• **Records shown**
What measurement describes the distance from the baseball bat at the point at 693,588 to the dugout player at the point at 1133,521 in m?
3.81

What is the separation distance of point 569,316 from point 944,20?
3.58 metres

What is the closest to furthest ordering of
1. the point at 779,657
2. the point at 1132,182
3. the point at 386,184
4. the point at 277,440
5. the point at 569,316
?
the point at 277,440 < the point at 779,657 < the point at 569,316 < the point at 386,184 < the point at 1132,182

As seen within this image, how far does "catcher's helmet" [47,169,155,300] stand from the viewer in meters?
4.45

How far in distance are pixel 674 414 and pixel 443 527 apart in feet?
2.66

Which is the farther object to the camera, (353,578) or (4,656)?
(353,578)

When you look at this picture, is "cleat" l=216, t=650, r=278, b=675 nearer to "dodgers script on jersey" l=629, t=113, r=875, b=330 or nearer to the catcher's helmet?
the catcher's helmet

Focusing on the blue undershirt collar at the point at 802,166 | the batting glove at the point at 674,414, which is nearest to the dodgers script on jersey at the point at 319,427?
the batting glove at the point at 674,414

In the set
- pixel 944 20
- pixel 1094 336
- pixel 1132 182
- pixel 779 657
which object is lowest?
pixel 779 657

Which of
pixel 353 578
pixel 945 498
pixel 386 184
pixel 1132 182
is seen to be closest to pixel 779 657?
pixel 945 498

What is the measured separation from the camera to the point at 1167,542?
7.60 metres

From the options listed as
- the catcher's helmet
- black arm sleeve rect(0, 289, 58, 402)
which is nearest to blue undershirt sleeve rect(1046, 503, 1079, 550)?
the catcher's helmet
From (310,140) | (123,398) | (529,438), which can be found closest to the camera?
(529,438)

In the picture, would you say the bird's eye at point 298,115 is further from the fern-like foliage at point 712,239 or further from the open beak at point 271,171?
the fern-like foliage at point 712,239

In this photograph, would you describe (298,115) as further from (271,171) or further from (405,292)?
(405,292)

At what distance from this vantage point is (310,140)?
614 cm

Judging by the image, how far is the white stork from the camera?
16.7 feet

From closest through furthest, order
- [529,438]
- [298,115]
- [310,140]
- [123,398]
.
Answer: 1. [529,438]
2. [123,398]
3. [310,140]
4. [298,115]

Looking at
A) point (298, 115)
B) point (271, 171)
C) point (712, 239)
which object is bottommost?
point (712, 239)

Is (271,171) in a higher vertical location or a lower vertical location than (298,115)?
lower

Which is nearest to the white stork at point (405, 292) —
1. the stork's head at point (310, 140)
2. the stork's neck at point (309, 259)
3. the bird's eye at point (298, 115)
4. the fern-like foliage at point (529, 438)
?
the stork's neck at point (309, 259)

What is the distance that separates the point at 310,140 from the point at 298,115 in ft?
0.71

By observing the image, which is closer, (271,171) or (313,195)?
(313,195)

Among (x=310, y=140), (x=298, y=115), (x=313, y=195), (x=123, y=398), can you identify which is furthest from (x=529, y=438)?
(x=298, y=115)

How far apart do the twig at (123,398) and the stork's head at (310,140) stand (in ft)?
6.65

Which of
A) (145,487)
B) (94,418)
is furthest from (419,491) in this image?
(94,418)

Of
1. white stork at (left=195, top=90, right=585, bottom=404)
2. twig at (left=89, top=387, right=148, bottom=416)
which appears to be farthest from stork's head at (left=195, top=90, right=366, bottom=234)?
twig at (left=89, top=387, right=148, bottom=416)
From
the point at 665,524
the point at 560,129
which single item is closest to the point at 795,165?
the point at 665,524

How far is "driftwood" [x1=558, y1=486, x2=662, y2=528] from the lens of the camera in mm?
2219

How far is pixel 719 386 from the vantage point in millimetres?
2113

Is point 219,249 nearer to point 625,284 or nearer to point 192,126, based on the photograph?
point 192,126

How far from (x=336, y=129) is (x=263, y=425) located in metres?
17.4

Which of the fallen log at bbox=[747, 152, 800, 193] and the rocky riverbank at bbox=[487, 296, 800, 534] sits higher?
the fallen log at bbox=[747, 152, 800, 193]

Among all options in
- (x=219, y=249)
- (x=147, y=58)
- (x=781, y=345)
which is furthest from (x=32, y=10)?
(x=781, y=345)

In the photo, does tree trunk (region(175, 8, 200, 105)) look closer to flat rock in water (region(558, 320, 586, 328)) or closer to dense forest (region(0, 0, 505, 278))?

• **Problem description**
The full set of records should be duplicated exactly.

• **Result for this task**
What measurement describes the distance from the baseball bat at the point at 693,588 to the dugout player at the point at 1133,521 in m?
3.81

What is the separation distance of point 569,316 from point 944,20?
3.58 metres

What is the closest to furthest ordering of
1. the point at 779,657
2. the point at 1132,182
3. the point at 386,184
4. the point at 277,440
5. the point at 569,316
?
the point at 277,440 < the point at 779,657 < the point at 569,316 < the point at 386,184 < the point at 1132,182

As seen within this image, how far does "catcher's helmet" [47,169,155,300] stand from the viewer in meters?
4.45

How far in distance are pixel 674 414 and pixel 443 527 apart in feet?
2.66

Which is the farther object to the camera, (353,578) or (4,656)?
(353,578)

When you look at this picture, is "cleat" l=216, t=650, r=278, b=675 nearer to "dodgers script on jersey" l=629, t=113, r=875, b=330 or nearer to the catcher's helmet?
the catcher's helmet

Focusing on the blue undershirt collar at the point at 802,166 | the batting glove at the point at 674,414, which is nearest to the dodgers script on jersey at the point at 319,427?
the batting glove at the point at 674,414

In the set
- pixel 944 20
- pixel 1094 336
- pixel 1132 182
- pixel 779 657
which object is lowest?
pixel 779 657

Which of
pixel 353 578
pixel 945 498
pixel 386 184
pixel 1132 182
is seen to be closest to pixel 779 657?
pixel 945 498

What is the measured separation from the camera to the point at 1167,542?
7.60 metres

From the options listed as
- the catcher's helmet
- black arm sleeve rect(0, 289, 58, 402)
which is nearest to blue undershirt sleeve rect(1046, 503, 1079, 550)?
the catcher's helmet
From (310,140) | (123,398) | (529,438), which can be found closest to the camera?
(529,438)

In the picture, would you say the bird's eye at point 298,115 is further from the fern-like foliage at point 712,239 or further from the open beak at point 271,171?
the fern-like foliage at point 712,239

In this photograph, would you describe (298,115) as further from (271,171) or further from (405,292)?
(405,292)

At what distance from this vantage point is (310,140)?
614 cm

Judging by the image, how far is the white stork from the camera?
16.7 feet

From closest through furthest, order
- [529,438]
- [298,115]
- [310,140]
- [123,398]
.
Answer: 1. [529,438]
2. [123,398]
3. [310,140]
4. [298,115]

Looking at
A) point (298, 115)
B) point (271, 171)
C) point (712, 239)
which object is bottommost?
point (712, 239)

Is (271,171) in a higher vertical location or a lower vertical location than (298,115)?
lower

Which is nearest to the white stork at point (405, 292) —
1. the stork's head at point (310, 140)
2. the stork's neck at point (309, 259)
3. the bird's eye at point (298, 115)
4. the fern-like foliage at point (529, 438)
?
the stork's neck at point (309, 259)

What is the distance that separates the point at 310,140 from the point at 298,115 in ft?
0.71

By observing the image, which is closer, (271,171) or (313,195)?
(313,195)

Among (x=310, y=140), (x=298, y=115), (x=313, y=195), (x=123, y=398), can you identify which is furthest from (x=529, y=438)?
(x=298, y=115)

How far apart do the twig at (123,398) and the stork's head at (310,140) stand (in ft)?
6.65

Which of
A) (145,487)
B) (94,418)
is furthest from (419,491) in this image?
(94,418)

Of
1. white stork at (left=195, top=90, right=585, bottom=404)
2. twig at (left=89, top=387, right=148, bottom=416)
which appears to be farthest from stork's head at (left=195, top=90, right=366, bottom=234)?
twig at (left=89, top=387, right=148, bottom=416)
From
the point at 665,524
the point at 560,129
which single item is closest to the point at 795,165?
the point at 665,524

How far is "driftwood" [x1=558, y1=486, x2=662, y2=528] from the lens of the camera in mm?
2219

How far is pixel 719 386 from the vantage point in millimetres?
2113

Is point 219,249 nearer to point 625,284 or nearer to point 192,126, based on the photograph?
point 192,126

How far from (x=336, y=129) is (x=263, y=425) located in metres?
17.4

Which of the fallen log at bbox=[747, 152, 800, 193] and the rocky riverbank at bbox=[487, 296, 800, 534] sits higher?
the fallen log at bbox=[747, 152, 800, 193]

Among all options in
- (x=219, y=249)
- (x=147, y=58)
- (x=781, y=345)
which is furthest from (x=32, y=10)?
(x=781, y=345)

In the photo, does tree trunk (region(175, 8, 200, 105)) look closer to flat rock in water (region(558, 320, 586, 328)) or closer to dense forest (region(0, 0, 505, 278))?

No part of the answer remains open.